Coca-Cola, battered by research that shows its sugary drinks are heavily related to our nation's epidemic of obesity and besieged by the introduction/passage of sugary drink taxes and portion caps, is fighting back. They just unveiled a new commercial in which they attempt to convince Americans that they are offering "solutions" to the obesity epidemic with their diet drink portfolio, charitable contributions to fitness programs and by helpfully pointing out that if you take in more calories than you burn, you will gain weight. It's a brilliant marketing strategy.
So where is the well-funded, national anti-soda counter-marketing campaign that will set Americans straight? It doesn't exist, because public health advocates can't afford that kind of campaign and must make do with fragmented local marketing messages and YouTube videos. Isn't it time for obesity-prevention public health funders to pool their money and fund one anti-soda/anti-junk food marketing campaign nationally?
One of the reasons we have an obesity epidemic in this country is because Coca-Cola, Pepsi and other purveyors of junk food have been allowed to flood our airwaves and almost every other aspect of our lives with a steady drumbeat of feel-good, misleading marketing. These companies spend billions of dollars promoting unhealthy, non-nutritious products on TV, radio, in print, on mobile devices, on the Internet, on clothing, at concerts, in schools, at sporting events, on giveaways and in countless other venues. And because Coca-Cola and other soft drink companies can afford to saturate the marketplace with their messages and use the top ad/marketing agencies to create their campaigns, they tend to be brilliant -- tapping into human emotions and successfully associating their sugary drinks with happiness, fulfillment and having fun.

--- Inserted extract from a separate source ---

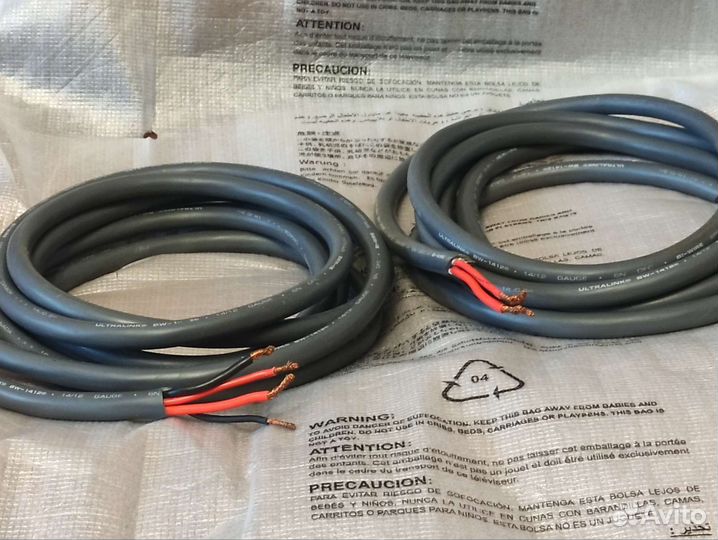 Акустический кабель Ultralink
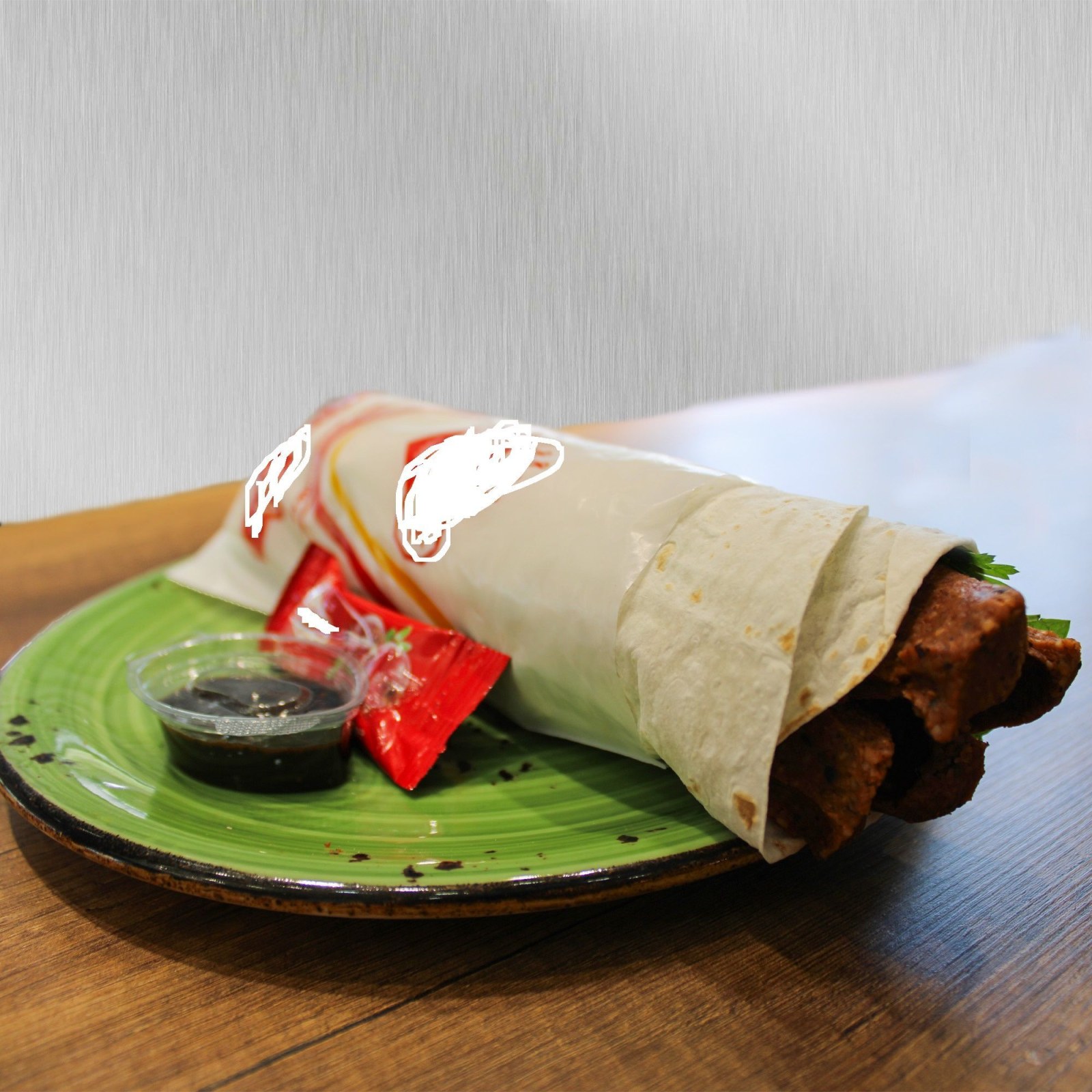Mega Dürüm (180 gr.)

Big Soda spends big dollars on these types of campaigns, because they work.
Please don't feed me Big Soda's defensive nonsense about how kids and adults must take "personal responsibility" for what they ingest. In a world saturated by professionally-designed, emotional marketing messages that implore people to drink soda and other sugary drinks 24/7, can we really blame people, particularly kids and teens, for overconsumption? Coke and others have expertly positioned their beverages as benign, happy drinks. Coke's new "obesity" ad campaign is yet another example of their marketing brilliance and ability to manipulate messages and the public.
So where does Coca-Cola's new obesity campaign leave public health advocates? Playing catch-up, as always. The ridiculously-underfunded yet scrappy public health community has made impressive dents in Big Soda's armor. On the marketing front, the Center for Science in the Public Interest and advertising guru Alex Bogusky produced a brilliant anti-soda video, "The Real Bears," that has more than 2 million views. But there's no funding available to turn "The Real Bears" into a traditional national advertising campaign where you'd see a version on TV, in print and splashed all over the Internet, and on mobile devices, like the soda companies can afford to do. The introduction of soda taxes and sugary drink portion caps across the country and the resulting press coverage has created a new level of awareness among the general public. But without proper funding to counter the tens of millions of dollars that Big Soda has spent on advertising campaigns to kill these measures (only NYC's portion cap has passed), advocates continue to be at a huge disadvantage.
Obesity prevention funders can continue to fund dozens of small local or regional anti-soda/anti-junk food campaigns that will have limited impact. Or, they can try something different -- like banding together and funding one brilliant national counter-marketing campaign.
As long as the public health world is forced to operate in a piecemeal fashion with limited funding, progress in lowering consumption of sugary drinks will be slow. And more Americans will get sick and die.